-- Input for this task --
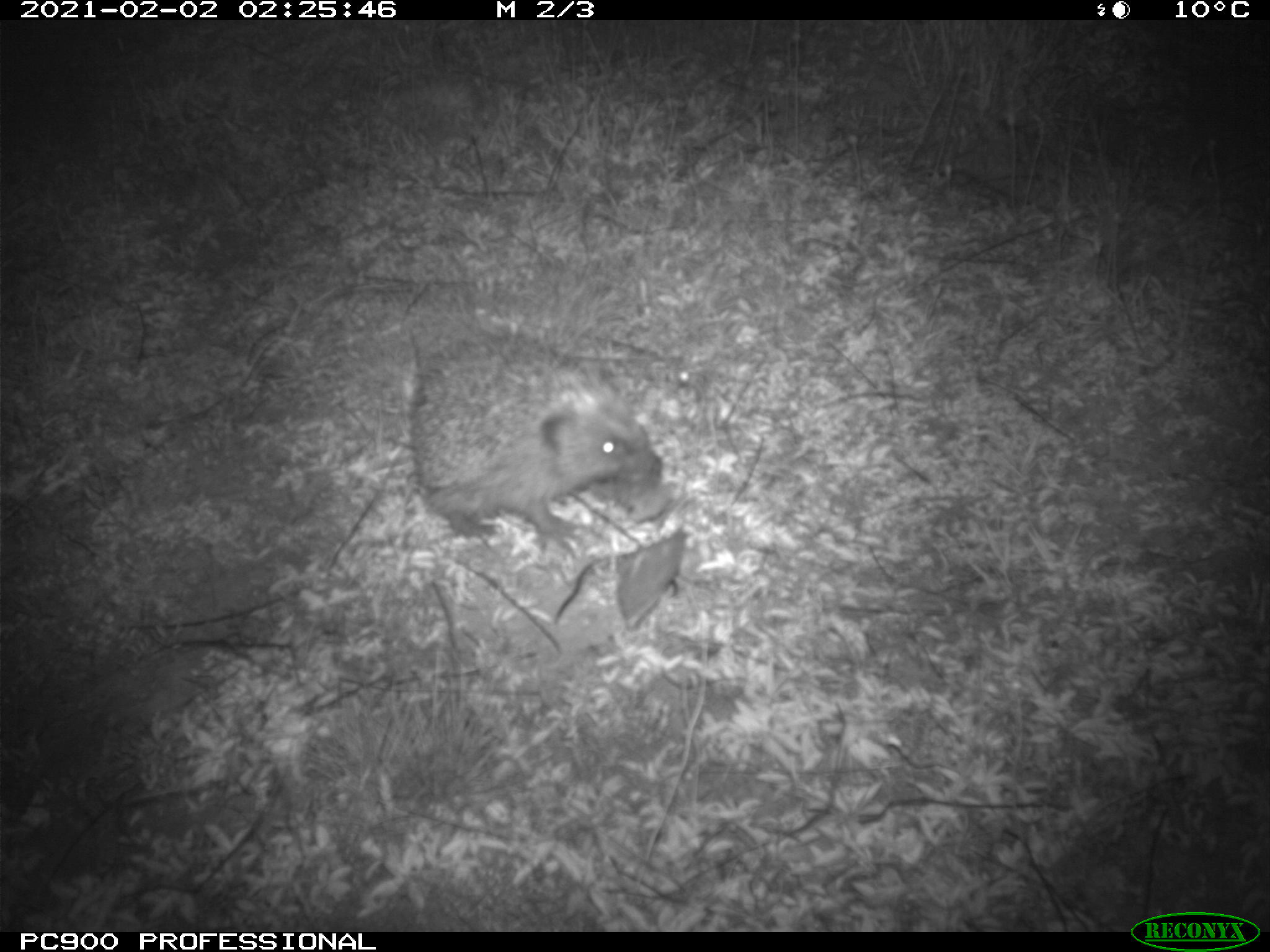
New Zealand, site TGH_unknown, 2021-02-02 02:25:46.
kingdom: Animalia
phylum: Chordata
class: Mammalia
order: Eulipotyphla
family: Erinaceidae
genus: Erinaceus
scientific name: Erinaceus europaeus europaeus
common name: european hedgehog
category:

-- Requirement --
Please write out all of the material above without changing a word, and omit any pictures.

-- Answer area --
New Zealand, site TGH_unknown, 2021-02-02 02:25:46.
kingdom: Animalia
phylum: Chordata
class: Mammalia
order: Eulipotyphla
family: Erinaceidae
genus: Erinaceus
scientific name: Erinaceus europaeus europaeus
common name: european hedgehog
category:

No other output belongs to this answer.